Animesh Saxena, President of the Federation of Indian Micro, Small and Medium Enterprises (FISME), points out that the crisis is affecting MSMEs on several levels. “We expect large currency swings as the dollar will be very volatile. For MSMEs, energy prices are already skyrocketing. completed in the country, the oil companies will increase the prices, therefore, in the export segment, where the energy costs are large, the cost of production would increase.The increase in oil prices also affects the inflation which is hurting to manufacturing. So any war is a lose-lose proposition,” says Saxena.

Stressing that the Covid-induced global supply chain crisis has already put huge pressure on shipping routes, he says the situation will now get worse. “Shipping costs, container costs and freight rates are already too high. These hurt exporting MSMEs. The Ukraine-Russia crisis will exacerbate these problems now.
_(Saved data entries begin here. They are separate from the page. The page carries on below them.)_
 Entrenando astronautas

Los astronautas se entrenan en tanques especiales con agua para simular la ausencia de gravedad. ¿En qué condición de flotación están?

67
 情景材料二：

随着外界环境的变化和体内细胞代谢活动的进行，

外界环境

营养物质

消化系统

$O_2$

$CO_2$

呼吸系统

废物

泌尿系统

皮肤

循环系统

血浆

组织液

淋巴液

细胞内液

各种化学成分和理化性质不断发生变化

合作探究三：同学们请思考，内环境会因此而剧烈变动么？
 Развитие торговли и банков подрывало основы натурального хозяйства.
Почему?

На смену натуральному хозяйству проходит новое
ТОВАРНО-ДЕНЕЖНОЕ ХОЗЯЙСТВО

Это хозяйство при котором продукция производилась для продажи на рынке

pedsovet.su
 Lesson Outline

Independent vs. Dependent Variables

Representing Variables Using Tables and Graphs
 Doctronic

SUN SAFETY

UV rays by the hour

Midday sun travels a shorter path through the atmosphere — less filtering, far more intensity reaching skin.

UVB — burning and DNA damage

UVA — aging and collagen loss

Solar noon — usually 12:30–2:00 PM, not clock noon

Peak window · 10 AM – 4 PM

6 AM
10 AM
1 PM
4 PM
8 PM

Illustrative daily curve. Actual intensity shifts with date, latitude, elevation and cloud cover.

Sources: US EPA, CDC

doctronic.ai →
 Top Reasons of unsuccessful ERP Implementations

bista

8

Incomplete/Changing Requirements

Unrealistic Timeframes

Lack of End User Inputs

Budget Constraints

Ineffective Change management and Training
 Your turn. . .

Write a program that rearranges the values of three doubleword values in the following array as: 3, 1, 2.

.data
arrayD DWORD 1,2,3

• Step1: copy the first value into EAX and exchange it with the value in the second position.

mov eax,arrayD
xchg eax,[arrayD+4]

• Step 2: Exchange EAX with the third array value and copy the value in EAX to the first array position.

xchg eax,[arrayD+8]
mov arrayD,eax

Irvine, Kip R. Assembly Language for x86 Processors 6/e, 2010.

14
There could be an enclave where exports can claim relief. The crisis is likely to depreciate the rupee. But exporters who negotiated dollar contracts could get some relief, says Sanjay Bhatia, co-founder and CEO of Freightwalla. This would help offset some of the pain caused by rising logistics costs. “However, this gain is unlikely to change the medium-term outlook for exporters, as future contracts would adjust to the depreciation. In addition, it remains to be seen how global demand is affected by the conflict. Importers will see likely to increase their landed cost, which will have a ripple effect on India’s entire consumer economy,” adds Bhatia.

There is at least one specific factor that will increase logistics costs. Exporters will have to avoid the Black Sea ports of Odessa, Ilyichevsk and Yuzhniy in Ukraine which they usually use to ship goods to the Commonwealth of Independent States (CIS).

The plastics sector would feel this pinch because, underlines the chairman of the Plastics Export Promotion Council, Arvind Goenka, Russia and Ukraine account for 85% of India’s plastic exports to the CIS. “They will have to use ports like St. Petersburg, where freight rates are quite high. Our exports will become uncompetitive if the delivery time gets longer and freight rates become higher. The government can do something thing to reduce freight Options include facilitating exports via Iran via Bandar Abbas port or overland to reach CIS countries,” he says.

But the crisis could also give a boost to the plastics trade from India to Russia. “With the sanctions imposed on Russia, India could do a rupee-ruble trade deal with that country. It has been done in the past and it has also been done with Iran. Rupee-ruble trade can be restored .if that happens, our trade with Russia will increase significantly,” he adds.

(The one-stop destination for MSMEs, ET RISE provides news, views and analysis on GST, exports, finance, policy and small business management.)